Course work for Responsible AI [AI&DS-302]
"Proxy features" in AI ethics are known as the hidden biases in data which the model learns and uses in the predictions or outcomes. Even if an AI model does not explicitly incorporate protected characteristics such as race, gender, or income, it can make use of other data points-colour discrimination, which would indirectly represent these characteristics-such as ZIP codes, job titles, or buying behaviour.
This project analyzes loan approval data, aiming to understand feature importance and mitigate potential biases. It begins by preprocessing the data, including handling missing values and converting categorical features to numerical ones. Variance Inflation Factor (VIF) is used to detect and address multicollinearity, identifying proxy variables that might introduce bias. Feature importance is then assessed using a Decision Tree Regressor and R-squared values, revealing the predictive power of each feature. The analysis identifies "Credit_History" as the most influential factor, while others may be proxy variables requiring further investigation to ensure fairness and transparency.

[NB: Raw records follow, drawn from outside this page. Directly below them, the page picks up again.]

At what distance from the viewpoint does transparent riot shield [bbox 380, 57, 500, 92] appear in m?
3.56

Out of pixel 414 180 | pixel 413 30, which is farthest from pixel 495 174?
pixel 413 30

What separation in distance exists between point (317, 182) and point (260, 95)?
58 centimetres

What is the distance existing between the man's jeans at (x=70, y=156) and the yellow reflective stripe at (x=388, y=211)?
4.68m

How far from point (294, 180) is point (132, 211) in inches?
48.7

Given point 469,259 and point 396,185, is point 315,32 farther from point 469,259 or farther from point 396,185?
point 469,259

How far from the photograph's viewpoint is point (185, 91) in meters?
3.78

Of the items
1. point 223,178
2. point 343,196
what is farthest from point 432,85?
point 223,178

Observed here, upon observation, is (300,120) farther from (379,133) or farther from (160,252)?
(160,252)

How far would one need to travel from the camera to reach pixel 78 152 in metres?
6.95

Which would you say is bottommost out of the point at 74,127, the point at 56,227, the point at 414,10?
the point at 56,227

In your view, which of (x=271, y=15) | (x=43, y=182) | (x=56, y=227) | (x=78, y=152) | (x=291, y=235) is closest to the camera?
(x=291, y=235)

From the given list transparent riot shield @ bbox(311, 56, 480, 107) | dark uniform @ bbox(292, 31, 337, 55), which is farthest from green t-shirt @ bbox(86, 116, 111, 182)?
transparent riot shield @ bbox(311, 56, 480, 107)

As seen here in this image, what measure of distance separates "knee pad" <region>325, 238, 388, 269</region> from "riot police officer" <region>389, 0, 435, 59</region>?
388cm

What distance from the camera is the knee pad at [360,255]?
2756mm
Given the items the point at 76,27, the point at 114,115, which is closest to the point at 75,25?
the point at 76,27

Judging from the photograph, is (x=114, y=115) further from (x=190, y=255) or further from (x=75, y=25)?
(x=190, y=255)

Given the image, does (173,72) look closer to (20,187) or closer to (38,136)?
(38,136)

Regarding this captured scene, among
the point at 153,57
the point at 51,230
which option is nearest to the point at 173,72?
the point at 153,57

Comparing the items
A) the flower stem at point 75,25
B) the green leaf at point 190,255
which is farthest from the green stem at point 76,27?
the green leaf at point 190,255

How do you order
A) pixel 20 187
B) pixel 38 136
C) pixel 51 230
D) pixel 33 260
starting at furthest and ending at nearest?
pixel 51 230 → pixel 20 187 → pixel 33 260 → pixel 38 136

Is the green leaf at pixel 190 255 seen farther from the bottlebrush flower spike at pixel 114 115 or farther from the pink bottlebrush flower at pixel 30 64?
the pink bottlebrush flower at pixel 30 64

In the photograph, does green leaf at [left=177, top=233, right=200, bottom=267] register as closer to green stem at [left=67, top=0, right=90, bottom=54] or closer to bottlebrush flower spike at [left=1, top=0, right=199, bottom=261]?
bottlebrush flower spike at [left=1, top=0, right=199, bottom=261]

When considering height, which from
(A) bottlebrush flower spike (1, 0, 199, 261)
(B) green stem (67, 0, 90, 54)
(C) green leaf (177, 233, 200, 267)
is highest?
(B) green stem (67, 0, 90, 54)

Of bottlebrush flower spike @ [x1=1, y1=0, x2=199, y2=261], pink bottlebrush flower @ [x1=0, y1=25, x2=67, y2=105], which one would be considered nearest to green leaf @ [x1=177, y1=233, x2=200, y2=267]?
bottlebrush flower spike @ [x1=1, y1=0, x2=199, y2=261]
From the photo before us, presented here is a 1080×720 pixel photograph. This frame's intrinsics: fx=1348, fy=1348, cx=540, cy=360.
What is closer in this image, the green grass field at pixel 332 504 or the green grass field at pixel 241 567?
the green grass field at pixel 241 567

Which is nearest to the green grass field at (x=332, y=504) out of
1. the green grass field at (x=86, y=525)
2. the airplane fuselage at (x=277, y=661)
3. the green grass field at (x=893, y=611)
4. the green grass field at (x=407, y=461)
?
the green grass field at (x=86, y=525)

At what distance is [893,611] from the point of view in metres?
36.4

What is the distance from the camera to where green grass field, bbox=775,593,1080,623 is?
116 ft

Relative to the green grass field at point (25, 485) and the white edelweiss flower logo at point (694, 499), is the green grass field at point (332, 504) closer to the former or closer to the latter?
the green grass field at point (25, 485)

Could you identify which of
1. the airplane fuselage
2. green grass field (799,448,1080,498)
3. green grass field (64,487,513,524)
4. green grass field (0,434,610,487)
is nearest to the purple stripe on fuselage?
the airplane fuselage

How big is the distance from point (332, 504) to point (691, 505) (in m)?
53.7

This project evaluates the impact of Differential Privacy (DP) on data utility and model performance using a Decision Tree Regressor. We trained four models: one on original data, one on DP-processed data, one with DP-enhanced training on original data, and one with DP-enhanced training on DP data. Key metrics such as R² score, MAE, RMSE, and MAPE were analyzed to compare performance. The results indicate that while DP reduces data utility, DP-enhanced training helps mitigate performance loss. This study highlights the trade-off between privacy and predictive accuracy in machine learning.
The project is focused on analyzing and predicting loan approval status. The code involves data preprocessing, handling missing values, encoding categorical variables, and visualizing the impact of protected features on loan approval. A RandomForestClassifier is used to predict loan approval, and the dataset is checked for class imbalance, which is addressed through reweighting techniques. The project aims to build a fair and accurate model for loan approval prediction while considering the impact of various protected features.
The same as above, except the weights are passed using sklearn's model.fit(X,y,sample_weights).